Por si fuera poco, la inacción de las comunidades autónomas, cuando no su directa complicidad como sucede con la de Madrid, ante tal orden de cosas, está provocando que los centros históricos de las ciudades expulsen a sus habitantes cotidianos, que desaparezca el comercio tradicional y de barrio y que se pierda la personalidad y la fisonomía urbana consustancial a cada ciudad. De tal manera que en muchos casos da igual andar por el centro de Barcelona que por el de Praga o Brujas, ciudades museo en las que están presentes los mismos comercios, las mismas franquicias, los mismos restaurantes con comida de factoría e idéntica ausencia de vida autóctona.
Viajar sigue siendo uno de los grandes placeres de la humanidad. Viajar enriquece, libera el espíritu, ayuda a menguar el narcisismo patriótico nacionalista, a valorar lo diferente, a saber que lo tuyo no es lo mejor del mundo, pero cuando se convierte en algo compulsivo de la mano de una industria de voracidad ilimitada termina por destruir el objeto de deseo, por malearlo, por falsificarlo. Hoy, con más de tres millones de viviendas vacías en el país, con los centros históricos de nuestras ciudades deshabitados sin que la administración competente haga nada por ellos, el turismo masivo impide a los mismos trabajadores del sector alquilar una vivienda en la ciudad en la que trabajan o en sus cercanías, expulsa a quienes las han habitado tradicionalmente y está detrás de la mayoría de desahucios y lanzamientos que dejan en la puta calle a miles de personas que por su edad o sus recursos económicos no tienen otro sitio al que ir.

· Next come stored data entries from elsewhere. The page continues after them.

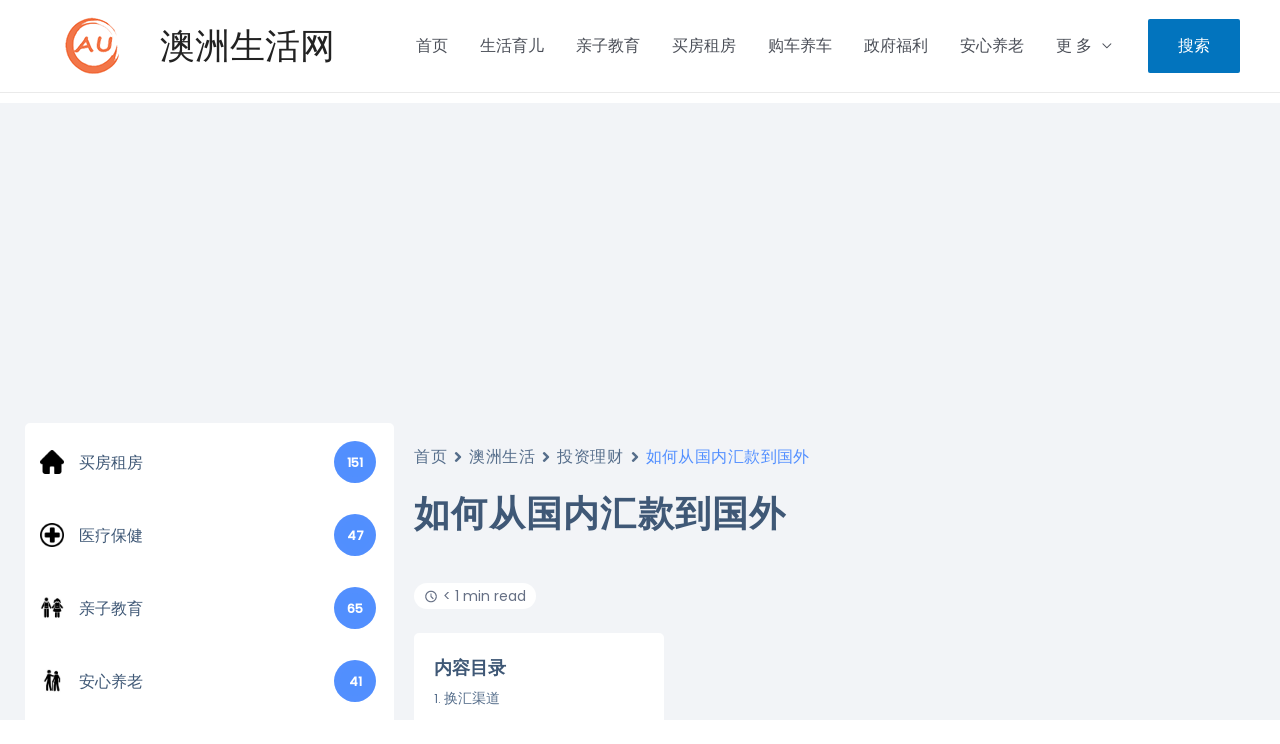

--- FILE ---
content_type: text/html; charset=utf-8
request_url: https://www.google.com/recaptcha/api2/aframe
body_size: -90
content:
<!DOCTYPE HTML><html><head><meta http-equiv="content-type" content="text/html; charset=UTF-8"></head><body><script nonce="bA-3UVTwsTgx5MOgvFee3A">/** Anti-fraud and anti-abuse applications only. See google.com/recaptcha */ try{var clients={'sodar':'https://pagead2.googlesyndication.com/pagead/sodar?'};window.addEventListener("message",function(a){try{if(a.source===window.parent){var b=JSON.parse(a.data);var c=clients[b['id']];if(c){var d=document.createElement('img');d.src=c+b['params']+'&rc='+(localStorage.getItem("rc::a")?sessionStorage.getItem("rc::b"):"");window.document.body.appendChild(d);sessionStorage.setItem("rc::e",parseInt(sessionStorage.getItem("rc::e")||0)+1);localStorage.setItem("rc::h",'1765128608335');}}}catch(b){}});window.parent.postMessage("_grecaptcha_ready", "*");}catch(b){}</script></body></html>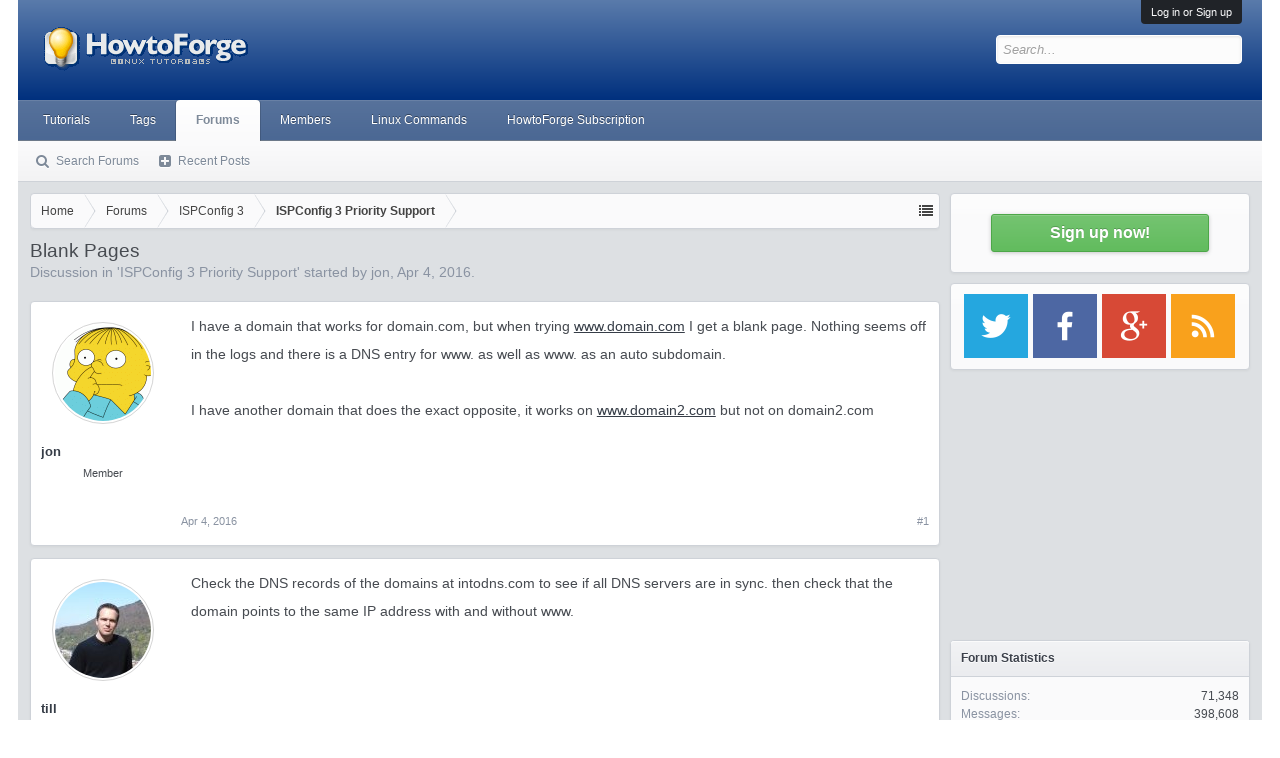

--- FILE ---
content_type: text/html; charset=utf-8
request_url: https://www.google.com/recaptcha/api2/aframe
body_size: 266
content:
<!DOCTYPE HTML><html><head><meta http-equiv="content-type" content="text/html; charset=UTF-8"></head><body><script nonce="R_1NWFuO11bMk9Js1eXYcQ">/** Anti-fraud and anti-abuse applications only. See google.com/recaptcha */ try{var clients={'sodar':'https://pagead2.googlesyndication.com/pagead/sodar?'};window.addEventListener("message",function(a){try{if(a.source===window.parent){var b=JSON.parse(a.data);var c=clients[b['id']];if(c){var d=document.createElement('img');d.src=c+b['params']+'&rc='+(localStorage.getItem("rc::a")?sessionStorage.getItem("rc::b"):"");window.document.body.appendChild(d);sessionStorage.setItem("rc::e",parseInt(sessionStorage.getItem("rc::e")||0)+1);localStorage.setItem("rc::h",'1769805166891');}}}catch(b){}});window.parent.postMessage("_grecaptcha_ready", "*");}catch(b){}</script></body></html>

Esa no es la función del turismo, y si pusiésemos en términos reales en una balanza, beneficios y perjuicios, tal vez veríamos que la balanza cada vez se inclina más hacia esté lado.
Si no se pone orden en el sector, si no se prioriza el uso de la vivienda como residencial, si no se decide que sean quienes se dedican al turismo quienes creen los alojamientos necesarios y declarados para el mismo, si no se frena esa nueva economía especulativa que perjudica tantísimo a las personas y a al patrimonio, corremos el riesgo de morir, otra vez, como en 2008, de éxito. Un país que es capaz de alojar, dar de comer y divertir a noventa millones de visitantes pero es incapaz de dar vivienda a quienes viven en él, es un país fracasado, roto, inconstitucional.